#### INSTRUCTIONS FOR THE TASK:
Pick up the account of Max W. Taylor, Jr.'s life with the next passage after its final sentence.

See how subtly he pruned the path of my life, leading me away from war. I desperately wanted to fly Hueys, which seemed much safer than infantry grunt (three times less so, it turns out.) No, the dirty dog was just buying time until Saigon fell, and then I’d be too late.

College soon showed me that I wasn’t college material. When I was feeling rudderless about my empty skill set, he sent me to an old carpenter, Burdell Swanson, who taught me what my father could not. Mac had learned construction by stacking sandbags on Saipan, the night before the largest banzai attack of WWII. Therefore he built in a frenzy, as if speed was the only practical goal.

He never said “To err is human” without adding, “Because ‘errant’ is an anagram of ‘terran.’”  Zipping through crossword puzzles (in pen, of course), he slowed down a bit for the New York Times, savoring the challenge of finding any new word, one letter at a time. He studied Spanish, French, Hebrew, Chamorro, Lakota dialect, the Hawaiian language, Portuguese, and Gaelic.

Lá an Athar is Father’s Day in Ireland, also falling on the third Sunday of June. Much of my father’s blood was pure Irish from Dublin; but he suspected that a few corpuscles carried Native American, African, Romany, and Jewish genes. (I asked about that. Of one odd ancestor, he said only six puzzling words: “Ah, the last Jew out of Limerick.” But by that day, he was drifting in and out of medicated consciousness.

Max W. Taylor, Jr., was born on Friday the 13th, and raised on the Cherokee reservation in Oklahoma. He spent most of his childhood in the forest, usually alone but sometimes with other truants, who taught him to speak Cherokee. But his family moved to the city, where his mother made him wear a Little Lord Fauntleroy outfit to class.

That was how he first learned unarmed combat, school’s most useful contribution to his education (and later, I submit, mine.) He dropped out of high school to play jazz in a seedy downtown hotel where Al Capone had laid low in the Thirties

At 17, he was in the Fleet Marine Force, just in time to fight on Saipan, Tinian, and Pelelui. There he became a trained killer, armed with a Thompson submachine gun. When he went to relieve his best friend on dogwatch sentry duty, he found a mangled corpse instead; thereafter, meting out death no longer bothered him.

#### Collected data:
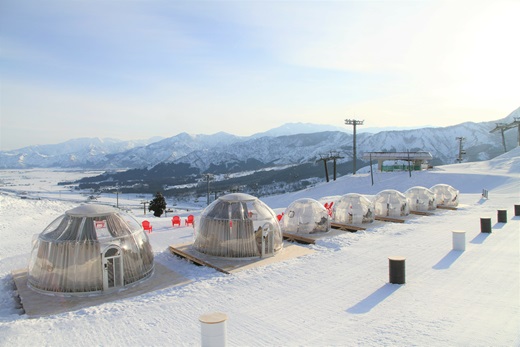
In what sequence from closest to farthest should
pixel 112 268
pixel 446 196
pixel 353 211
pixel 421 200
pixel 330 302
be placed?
pixel 330 302 → pixel 112 268 → pixel 353 211 → pixel 421 200 → pixel 446 196

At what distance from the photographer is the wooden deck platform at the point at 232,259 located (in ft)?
46.5

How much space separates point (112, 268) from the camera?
1205cm

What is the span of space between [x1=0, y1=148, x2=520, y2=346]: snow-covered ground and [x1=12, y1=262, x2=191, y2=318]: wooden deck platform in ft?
1.41

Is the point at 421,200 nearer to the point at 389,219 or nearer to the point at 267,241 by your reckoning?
the point at 389,219

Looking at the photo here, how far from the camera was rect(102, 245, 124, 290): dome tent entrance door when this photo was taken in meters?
11.9

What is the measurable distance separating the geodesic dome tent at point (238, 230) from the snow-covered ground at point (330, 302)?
1.33m

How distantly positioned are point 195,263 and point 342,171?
146656mm

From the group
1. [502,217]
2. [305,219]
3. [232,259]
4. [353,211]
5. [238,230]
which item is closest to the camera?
[232,259]

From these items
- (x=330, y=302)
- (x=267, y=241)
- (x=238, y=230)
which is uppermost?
(x=238, y=230)

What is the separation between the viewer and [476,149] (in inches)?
7712

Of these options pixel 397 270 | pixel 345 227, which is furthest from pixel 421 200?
pixel 397 270

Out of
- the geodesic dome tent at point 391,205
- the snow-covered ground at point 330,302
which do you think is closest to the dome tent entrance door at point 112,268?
the snow-covered ground at point 330,302

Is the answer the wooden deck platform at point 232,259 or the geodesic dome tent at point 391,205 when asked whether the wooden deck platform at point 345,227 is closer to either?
the geodesic dome tent at point 391,205

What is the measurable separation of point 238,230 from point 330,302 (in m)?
5.87
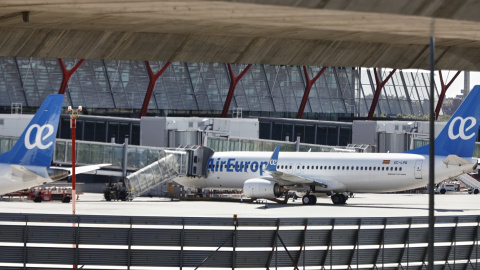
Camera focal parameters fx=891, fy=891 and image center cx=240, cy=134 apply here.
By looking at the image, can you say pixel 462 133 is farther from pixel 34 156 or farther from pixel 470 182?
pixel 470 182

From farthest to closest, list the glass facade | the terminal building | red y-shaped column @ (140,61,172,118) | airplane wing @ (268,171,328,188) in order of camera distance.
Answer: red y-shaped column @ (140,61,172,118), the glass facade, the terminal building, airplane wing @ (268,171,328,188)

#### RESPONSE TO THIS TASK:
His unit had so many Marines of color that it was nicknamed “the quadroon platoon,” made up of Hawaiians, Mexicans, genetic stewpots, red-haired misfits like himself, and a sniper who claimed to be a full-blood Apache, even though this was his first time out of Harlem.  I know the names of his first best friends, all dead before he was 19; he carried them inside his head forever. Although I recall him as a man who didn’t have truck with firearms, my mother says he slept with a cocked .45 under his pillow for five years. After I was born, he whispered harshly in the deep night, “Somebody stop that noise, it’s giving away our goddamn position.”  He was fast asleep.

I now have all his war stories, both the edited versions of my youth and the raw facts he had held back. There’s an entire novel inside one incident, perfectly laid out for me to write someday: his final bequest to his oldest son.  But once he said, eyes closed in delirium, “No, blast it. I won’t have time to tell you about that.” Back to morphine sleep. That one haunts me.

To the best of my knowledge, he lied to me only once. In California, my first dog was killing the neighbor’s chickens; the day he vanished, Mac told his sad son that the Army had drafted my mongrel, Coyote, to patrol the DMZ in Korea with the K-9 Corp. At that age, I believed him. When I recalled that story as an adult and confronted him, he laughed at his own duplicity.

If your father has passed on, and if you are keenly alive to the loss of your best friend and counselor, please accept my knowing condolences. When my brother phoned, I had to man up and ask myself what Mac would do ... because I couldn’t ask him anymore, and that fact was shattering.

Thus, I surely do know how you feel, and can tell you only that it’s a privilege to miss a good man. Many have, or had, fathers who were not worth a tear.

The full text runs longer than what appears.